> _ASSIGNED TASK 1_: In the reader comments on the Hubert Harrison biography, which press published the book?
> _ASSIGNED TASK 2_: Say whether each statement agrees with the reader comments on the Hubert Harrison biography, answering yes or no and quoting the deciding words: (a) One comment calls the book Perry's second volume on Harrison. (b) The book covers the years 1900 to 1918. (c) One comment calls Harrison the father of Harlem radicalism.
> _ASSIGNED TASK 3_: From the reader comments on the Hubert Harrison biography, echo the passage starting with "Ousmane Power-Greene, author" and going on through "demands and deserves.".

> _SOURCE DOCUMENT_:
○ ○ ○
Readers Comments on "Hubert Harrison: The Struggle for Equality, 1918-1927" (Columbia University Press, December, 2020)

This long-awaited final volume guides us through the last decade of Harrison's life, when he played a major role in the political upheavals and cultural transformations that shaped Harlem in the wake of the First World War. Thanks to Perry's definitive portrait, it will no longer be possible to overlook the fierce and flinty polymath who was arguably the most brilliant Black radical intellectual of his generation.
Brent Hayes Edwards, author of The Practice of Diaspora: Literature, Translation, and the Rise of Black Internationalism

 

Jeffrey B. Perry's much-anticipated second volume on Hubert Harrison forces scholars to rethink the history of the Black radical tradition, the New Negro movement, and African American social movements. Through this magnificent exploration of Harrison's life, Perry establishes Harrison's centrality to early twentieth-century Black nationalist, pan-African, and socialist thought.
Ousmane Power-Greene, author of Against Wind and Tide: The African American Struggle Against the Colonization Movement

 

This book offers an unparalleled explication of Harrison's courageous journalism, perspicacious theoretical writings, electric oratory, wide-ranging political activity, persistent organization building, expansive mentorship and influence, and radical commitment to Black and working-class liberation. Equal in rigor, insight, and erudition to the first volume, this book completes the biography that the father of Harlem radicalism demands and deserves.
○ ○ ○
> _SUPPLIED RECORDS_:
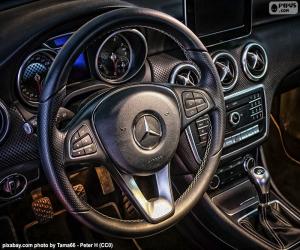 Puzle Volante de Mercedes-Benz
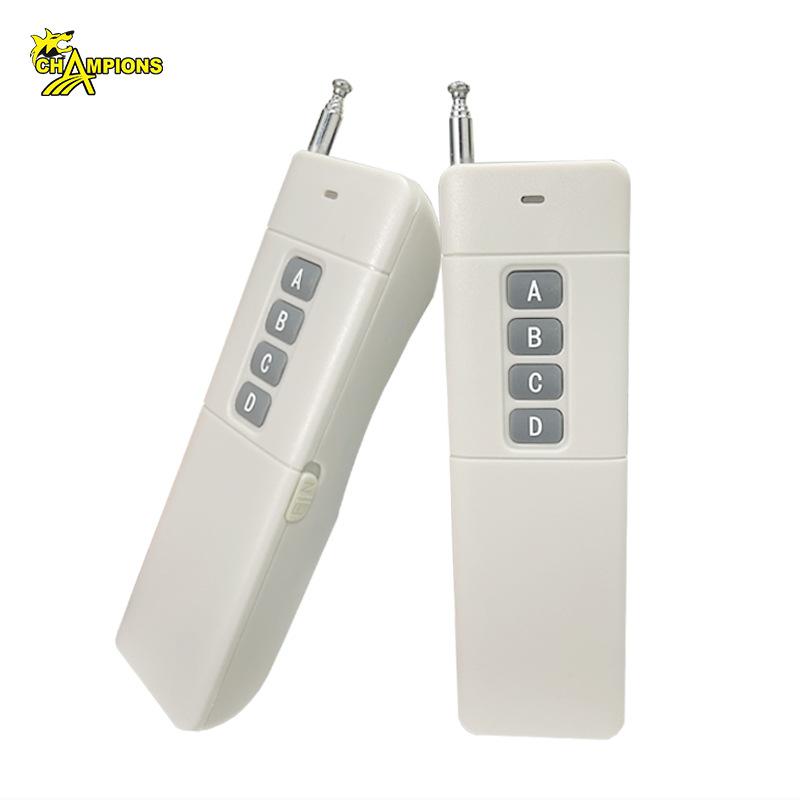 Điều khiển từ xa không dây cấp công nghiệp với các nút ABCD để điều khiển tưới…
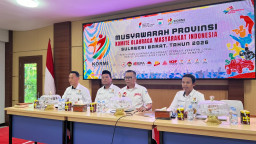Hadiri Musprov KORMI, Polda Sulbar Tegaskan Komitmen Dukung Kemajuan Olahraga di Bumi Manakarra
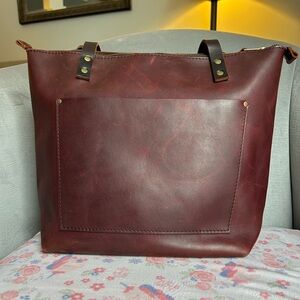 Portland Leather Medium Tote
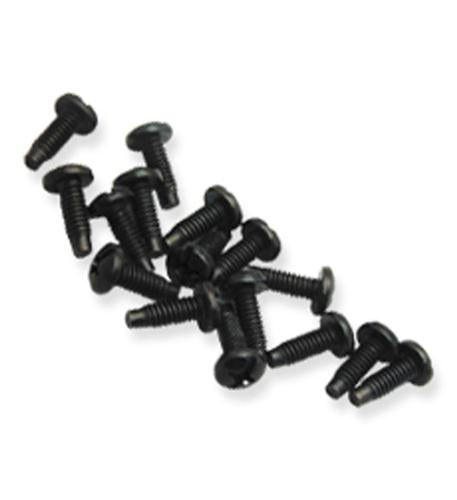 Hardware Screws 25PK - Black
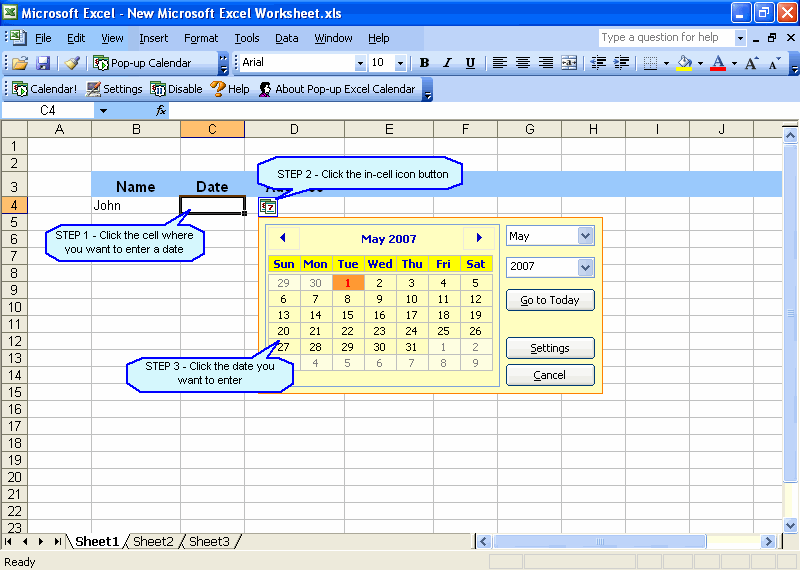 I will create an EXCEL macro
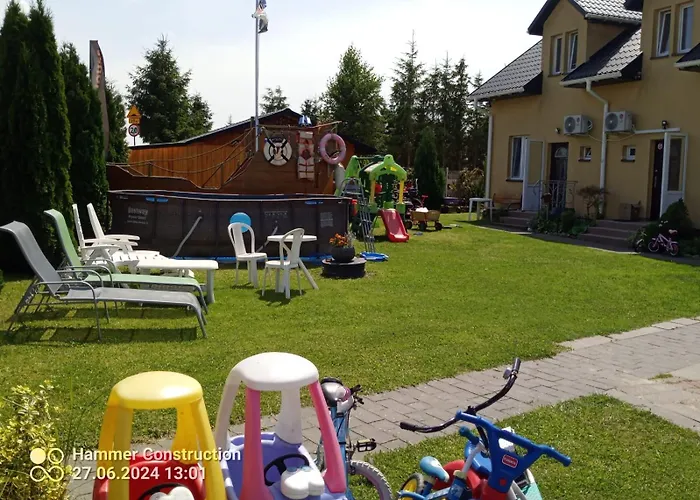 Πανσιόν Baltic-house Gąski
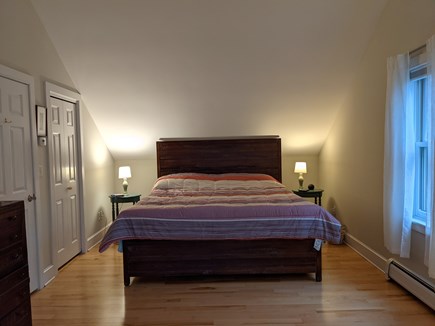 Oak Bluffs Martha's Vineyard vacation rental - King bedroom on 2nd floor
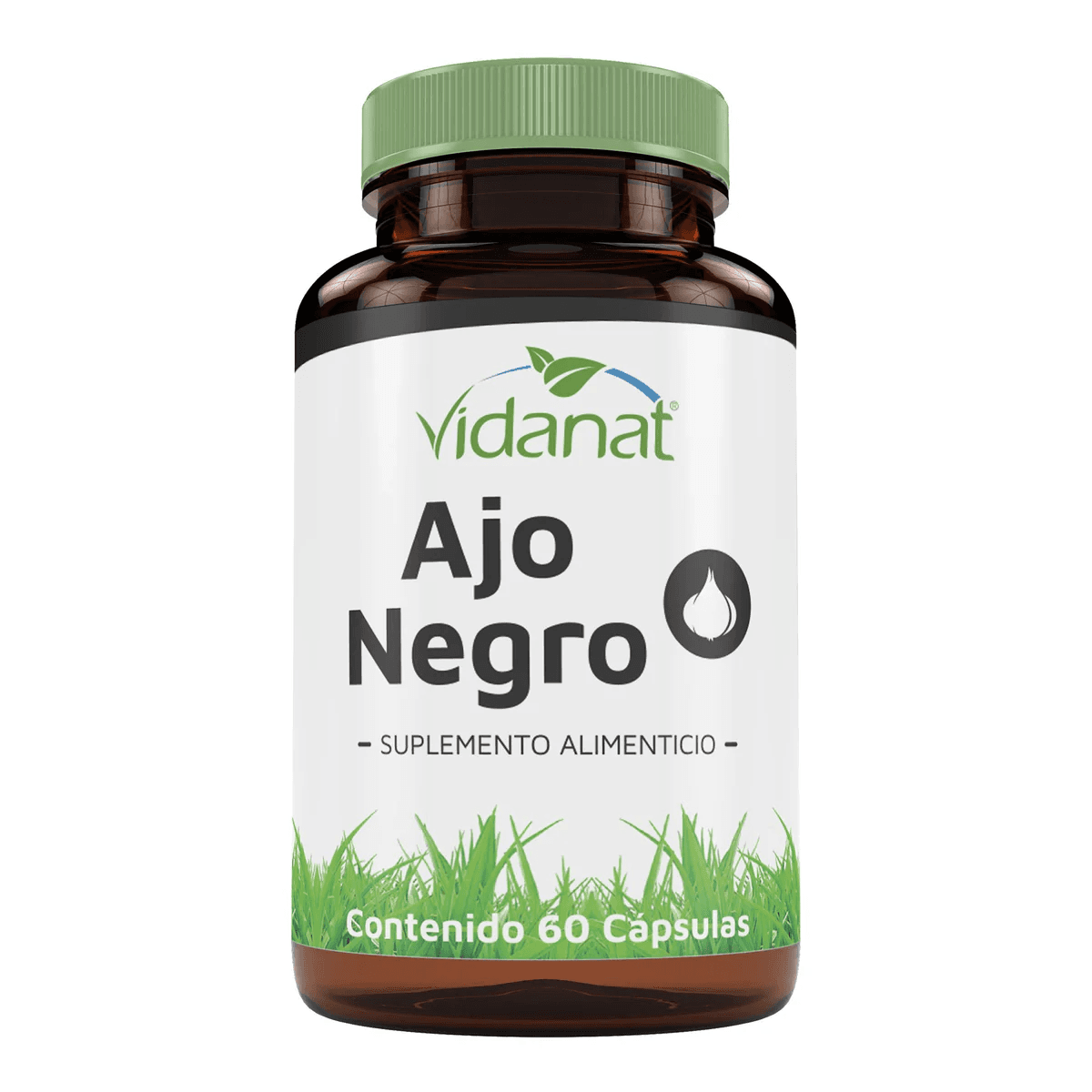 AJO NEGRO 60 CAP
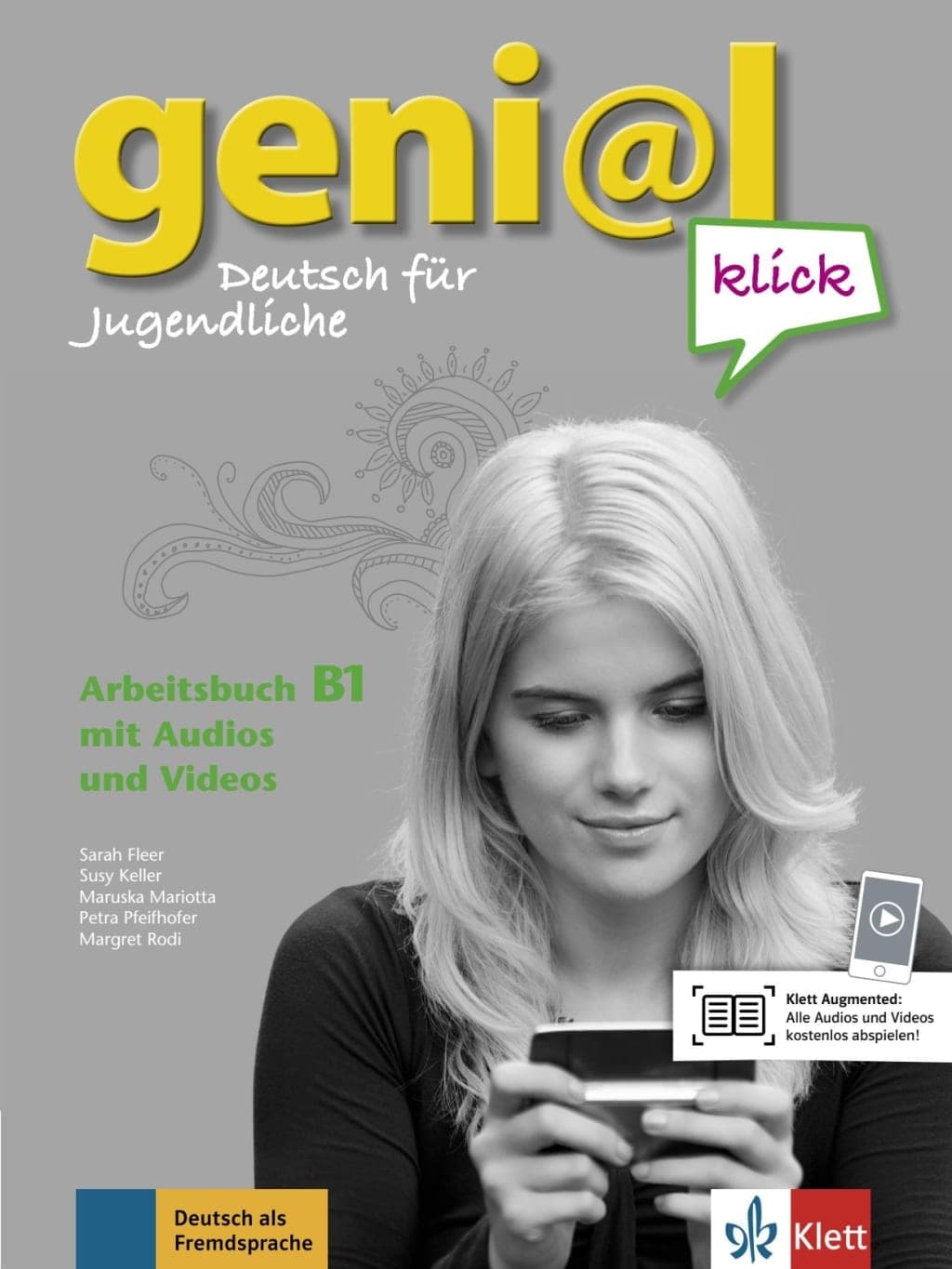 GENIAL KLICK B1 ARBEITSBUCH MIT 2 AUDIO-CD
○ ○ ○
> _TASK OUTPUT 1_: Columbia University Press.

> _TASK OUTPUT 2_:
(a) Yes: "Jeffrey B. Perry's much-anticipated second volume on Hubert Harrison"
(b) No: "The Struggle for Equality, 1918-1927"
(c) Yes: "the biography that the father of Harlem radicalism demands and deserves"

> _TASK OUTPUT 3_:
Ousmane Power-Greene, author of Against Wind and Tide: The African American Struggle Against the Colonization Movement

 

This book offers an unparalleled explication of Harrison's courageous journalism, perspicacious theoretical writings, electric oratory, wide-ranging political activity, persistent organization building, expansive mentorship and influence, and radical commitment to Black and working-class liberation. Equal in rigor, insight, and erudition to the first volume, this book completes the biography that the father of Harlem radicalism demands and deserves.